Leslie, who uses a wheelchair, couldn't access second-story exhibits because the museum doesn't have an elevator.
"I'm happy to see what I can see," the Columbia resident said cheerfully. "I make her describe everything."
The Aiken County Historic Commission, which oversees the county-owned museum, has requested funding from the proposed extension of the 1-cent sales tax to pay for an elevator, which would make the former Winter Colony residence fully accessible, and a host of repairs.
"There's no regular system of maintenance," commission Chairman Owen Clary said. "It's taken care of when it falls apart."
In its quest for money from the sales tax, the county museum must compete with a list of requests from the private sector, including bids to build two new museums.
One group is asking the county for $500,000 to build a black history museum and cultural center. A second is asking for more than $200,000 to build a replica of Aiken's original train depot from the 19th century.

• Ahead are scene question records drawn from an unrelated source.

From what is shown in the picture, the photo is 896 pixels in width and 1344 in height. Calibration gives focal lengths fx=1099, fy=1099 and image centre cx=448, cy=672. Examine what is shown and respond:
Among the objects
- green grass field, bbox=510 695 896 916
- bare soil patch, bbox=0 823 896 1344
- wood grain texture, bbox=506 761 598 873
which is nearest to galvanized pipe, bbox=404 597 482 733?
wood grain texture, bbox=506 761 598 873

The same groups, which are putting up some of their own money, also are asking the city of Aiken for contributions totaling hundreds of thousands of dollars.
The requests are forcing officials and the residents committee, which will decide which projects will get funded with the tax, to balance private interests with what will best serve residents of Aiken County.
"Most of the money should go for things that are owned by the city, the county, or the roads and infrastructure improvements," Aiken City Councilman Pat Cunning said.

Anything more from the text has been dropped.